Before we could correctly conceptualize the role and scope of the ribosome we had no way to explain the mechanisms by which mRNA and protein abundance are linked. But even after we conceptualized the role of the ribosome correctly any machine learning algorithm to predict protein concentration would inevitably fail as long as we lack the correct concept of the poly-AAA-tail. Similarly, there are still lots of imperatively hidden concepts, factors, dimensions or objects, which we cannot suspect because we cannot perceive them, which prevent us from fully understanding aging. However, the fact that our current observations fail to fully explain aging, indicate the presence of imperatively hidden factors of which we can see the consequences without being able to detect them. But since every consequence must have a cause, any unexplained consequence indicates the presence of imperatively hidden imperceptible factors (IHIF) without which we cannot succeed to improve our feature selection.

As I have explained in my immigration example, only when selecting the correct feature, e.g. citizenship, the risk for being asked to leave America by the federal government can be fully understood and hence, can be predicted much better. Could I convince anybody of the high likelihood of the presence of imperatively hidden factors, which we cannot perceive yet as being distinctly different from their environment?

Conclusions and proposed responses/adaptations of our study design

What is the rate-limiting bottleneck, which limits our research progression and why?

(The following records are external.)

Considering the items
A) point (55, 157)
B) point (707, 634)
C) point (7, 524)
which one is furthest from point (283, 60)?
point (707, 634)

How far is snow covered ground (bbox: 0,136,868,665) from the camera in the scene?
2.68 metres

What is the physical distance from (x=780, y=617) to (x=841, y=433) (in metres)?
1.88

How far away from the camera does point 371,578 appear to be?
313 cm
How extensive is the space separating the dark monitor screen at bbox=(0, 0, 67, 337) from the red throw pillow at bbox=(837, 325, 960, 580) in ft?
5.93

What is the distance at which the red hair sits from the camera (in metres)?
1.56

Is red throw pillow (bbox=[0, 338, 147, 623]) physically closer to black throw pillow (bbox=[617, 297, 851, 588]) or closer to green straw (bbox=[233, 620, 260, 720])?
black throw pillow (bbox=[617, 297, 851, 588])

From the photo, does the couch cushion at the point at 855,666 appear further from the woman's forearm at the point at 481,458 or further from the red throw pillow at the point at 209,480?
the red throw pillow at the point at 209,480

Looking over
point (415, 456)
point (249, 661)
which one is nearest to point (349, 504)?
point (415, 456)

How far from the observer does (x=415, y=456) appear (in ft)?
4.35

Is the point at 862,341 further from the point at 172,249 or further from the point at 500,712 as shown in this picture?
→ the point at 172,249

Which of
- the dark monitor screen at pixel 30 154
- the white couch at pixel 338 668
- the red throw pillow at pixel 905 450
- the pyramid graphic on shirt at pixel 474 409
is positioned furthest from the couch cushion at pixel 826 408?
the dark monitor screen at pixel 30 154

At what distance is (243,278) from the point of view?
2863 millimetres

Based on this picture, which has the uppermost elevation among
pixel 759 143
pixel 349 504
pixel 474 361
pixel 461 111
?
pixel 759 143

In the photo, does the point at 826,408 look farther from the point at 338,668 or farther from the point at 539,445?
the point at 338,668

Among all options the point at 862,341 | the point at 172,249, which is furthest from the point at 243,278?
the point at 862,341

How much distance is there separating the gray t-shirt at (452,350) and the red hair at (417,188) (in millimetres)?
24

The current bottleneck in defeating aging is not addressed by further improving our machine learning algorithms and increasing the training samples, but instead, we must focus on improving proper feature selection first. My main contribution towards defeating aging is to predict features, measurement types and intervals between measurements, which could show the actions of aging much clearer than the features, which we have currently selected to stop aging and defeat death. Now it is up to wet-lab scientists to test my hypotheses. But even if all of them can be ruled out, the possibilities, by which the mechanism of aging could function, would be reduced. This would leave us with fewer hypotheses left to test. Since the options we have for fully understanding the aging process are large - but yet finite - any crazy appearing – no matter high unlikely seeming - hypothesis, which can be ruled out, brings us a tiny step closer to immortality.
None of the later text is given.